14. The method of claim 13, wherein the hardened case region having a depth up to about 0.090 inches.

15. The method of claim 14, wherein said subjecting to carburizing occurs at a carburizing temperature above ambient temperature, and wherein the carburizing temperature is below the melting point of the nickel plating.

16. The method of claim 15, wherein the nickel plating is a deposition alloy of about 96 to about 98 nickel and about 2 to 4 percent phosphorous by weight percent, and wherein the carburizing is a vacuum carburizing.

17. The method of claim 13, which includes changing the carbide structure within the hardened case region by adjusting the thickness of said plating.

18. The method of claim 13, wherein said plating includes selecting the thickness of the nickel material to select the carbide formation in the case region.

19. The method of claim 13, which further includes controlling the thickness in said plating to control the formation of carbides in the case region.

20. A method comprising:
(a) applying an electroless nickel plating to a surface of a stainless steel object, wherein said applying deposits the nickel plating having a thickness within a range of about 0.0005 inches to about 0.0025 inches;
(b) placing the object within a mechanical housing;
(c) evacuating the environment within the mechanical housing to a subatmospheric pressure;

(d) heating the object within the mechanical housing to a carburizing temperature to carry out carburizing of the object;
(e) introducing a carburizing gas into the mechanical housing for a first period of time;
(f) drawing a vacuum within the mechanical housing for a second period of time;
(g) repeating acts (c)- (f) a plurality of times;
(h) removing the nickel plating after said repeating and prior to hardening the stainless steel object;
which further includes annealing the object after act (g) and prior to act (h);
which further includes hardening the object after said annealing, wherein the steel object has a hardened case region with a hardness of at least Rc 50 at a depth greater than or equal to about 0.012 inches;
which further includes cooling the object to a temperature below room temperature after said hardening;
which further includes tempering the object after said cooling; and which further includes the introducing the carburizing gas after act (a).

21. The method of claim 20, which further includes a post carburizing passive diffusion act after said repeating to enable the carbon atoms to diffuse further into the object.

22. The method of claim 21, wherein said drawing commences upon the beginning of said introducing act.

23. The method of claim 20, wherein the depth is up to about 0.090 inches.

24. A method comprising:
(a) applying an electroless nickel plating to a surface of a stainless steel object;
(b) placing the object within a mechanical housing;
(c) evacuating the environment within the mechanical housing to a subatmospheric pressure;
(d) heating the object within the mechanical housing to a carburizing temperature within a range of about 1600° F to about 1700° F to carry out carburizing of the object;
(e) introducing a carburizing gas into the mechanical housing for a first period of time; and (f) drawing a vacuum within the mechanical housing for a second period of time;

(g) repeating acts (c) - (f) a plurality of times; and wherein said applying deposits a uniform nickel coating having a thickness within a range of about 0.0005 inches to about 0.0025 inches;
wherein said evacuating to a sub-atmospheric of about 1 torr;
wherein in said introducing the first period of time is about one minute;
wherein in said drawing the second period of time is about four minutes, and wherein said second period of time commences when said introducing begins;
wherein said repeating occurs for 520 minutes.

* Data records
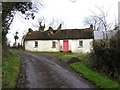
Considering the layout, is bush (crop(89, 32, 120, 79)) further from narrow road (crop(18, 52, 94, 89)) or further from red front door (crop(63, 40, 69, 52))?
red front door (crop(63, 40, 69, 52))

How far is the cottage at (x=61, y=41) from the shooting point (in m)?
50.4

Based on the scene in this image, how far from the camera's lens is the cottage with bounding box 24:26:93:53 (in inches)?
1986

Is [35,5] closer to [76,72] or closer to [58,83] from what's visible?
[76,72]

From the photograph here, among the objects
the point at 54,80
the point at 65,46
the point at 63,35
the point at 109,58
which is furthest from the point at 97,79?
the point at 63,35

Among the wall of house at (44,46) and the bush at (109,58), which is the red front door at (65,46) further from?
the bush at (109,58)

* Set of tasks
A. Which claims in the carburizing claims refer directly back to claim 13? List each one by number.
B. Reproduce the part of the carburizing claims starting with "18. The method" and going on through "carbides in the case region.".
C. According to claim 24 of the carburizing claims, for how long does the repeating occur?

* Expected outputs
A. Claims 14, 17, 18, and 19

B.
18. The method of claim 13, wherein said plating includes selecting the thickness of the nickel material to select the carbide formation in the case region.

19. The method of claim 13, which further includes controlling the thickness in said plating to control the formation of carbides in the case region.

C. The repeating occurs for 520 minutes.